One of the most popular practices to place nudes in history paintings was slavery. Paining nudes on an antique slave market was not only a good excuse but also kind of politically correct. Superficially accusing the suppression and exploitation of the poor females the artists could paint gorgeous nudes and exploit them themselves by selling them in the art market.

The White Slave (1894) by the British painter Ernest Normand (1859-1923). Normand was kind of a specialist in mythological and historical nudes.

Roman Slave (1894) by the Brazilian painter Oscar Pereira da Silva (1867-1939). On the sign is written "VIRGO XXI ANNUS NATA" meaning "Virgin, 21 years old". That feigns authenticity, but it’s a poor invention. Beautiful slaves were never sold nude on the streets.

Slave Market in Rome (c. 1884) by the French painter Jean-Léon Gérôme (1824–1904). Gérôme did also a lot of paintings of this subject but preferably with an oriental setting which offered even more salacious opportunities.

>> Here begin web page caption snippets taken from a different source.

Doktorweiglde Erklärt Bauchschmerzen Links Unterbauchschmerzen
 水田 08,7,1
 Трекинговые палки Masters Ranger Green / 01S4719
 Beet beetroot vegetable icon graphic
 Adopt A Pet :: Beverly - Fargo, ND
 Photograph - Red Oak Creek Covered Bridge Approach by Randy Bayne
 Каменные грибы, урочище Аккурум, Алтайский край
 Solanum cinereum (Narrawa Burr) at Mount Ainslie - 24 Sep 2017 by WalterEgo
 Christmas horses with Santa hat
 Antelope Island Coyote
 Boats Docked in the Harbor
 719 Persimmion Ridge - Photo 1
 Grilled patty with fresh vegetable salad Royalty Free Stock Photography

In the long run nearly all these paintings are cheap exploitation already long before the word was used in that context. I know only one painting which offers another point of view on that subject: A Slave for Sale (c. 1897) by the Spanish painter Aranda, José Jiménez (1837-1903).

There is a young slave girl bowing her head in shame, clearly a victim. She’s not voluptuous like the slaves by Normand or Gérôme, she’s pregnant probably violated. Around here are the feet of lecherous men the possible buyers and above all the voyeurs. This circle can be completed with the contemplators of the painting.
Really a great piece of art!

Sunday, February 28, 2010

Oedipus

Oedipus (1867) by the French painter Jean-Léon Gérôme (1824–1904).

This histrionic painting was very popular and often reprinted. It shows Napoleon in front of the Sphinx. The hero of mankind facing destiny, trying to answer it’s questions.

This melodramatic face-to-face is furthermore intensified because Gérôme didn’t paint the pyramids which are behind the Sphinx. So it’s only man and destiny in the desert.

Saturday, October 31, 2009

Archaic Orient

Heads of the Rebel Beys at the Mosque of El Hasanein (1866) by the French painter Jean-Léon Gérôme (1824–1904).

Gérôme mixed oriental and historical subjects. Probably he depicts the end of a rebellion against Ali Pasha in the early 19th century. But the whole scenery and the costumes are so archaic that it could also have happened in much older times. But I think that this was the primary reason why Gérôme was so fascinated from the Orient.

Sunday, May 17, 2009

Diogenes for the rich

Diogenes (1860) by the French painter Jean-Léon Gérôme (1824–1904).

With Gérôme Academic painting reached it's artistic climax. It's perfect but also artificial, almost synthetic. It is not without certain irony that such a rich and successful painter like Gérôme offered here his wealthy clients the ideal of renunciation.

Saturday, April 4, 2009

More Martyrs

Als an extremely successful artist Jean-Léon Gérôme (1824-1904) exploits the same subject as Siemiradzki.

The Christian Martyrs Last Prayer (1883)

Sure this painting pretended to show martyrdom. But at least its an well aranged spectacle (even the sky fits) where the viewer could feel a kind of pleasant horror.

Wednesday, April 1, 2009

Gladiators

Once people were prepared to see Rome as a decadent nation they started to enjoy this decadence. Roman chariot races, christian martyrs and above all the great show in the arena.

The first picture is the most famous by the French painter Jean-Léon Gérôme (1824-1904). He called it "Pollice Verso" (1872), what means "thumb down". He's glamorizing the bloody spectacle as usual in his paintings.
But nevertheless its a great work and Ridley Scott said that he was convinced by it to make his movie Gladiator.

This painting is called "The Spoliarium" (1884) and it's by the Filipino painter Juan Luna y Novicio (1857–1899). It has not that glorification in Gérôme's style.
Luna didn't want to entertain at first, he wanted to critizize the abuses of the colonial rule in the Philippines.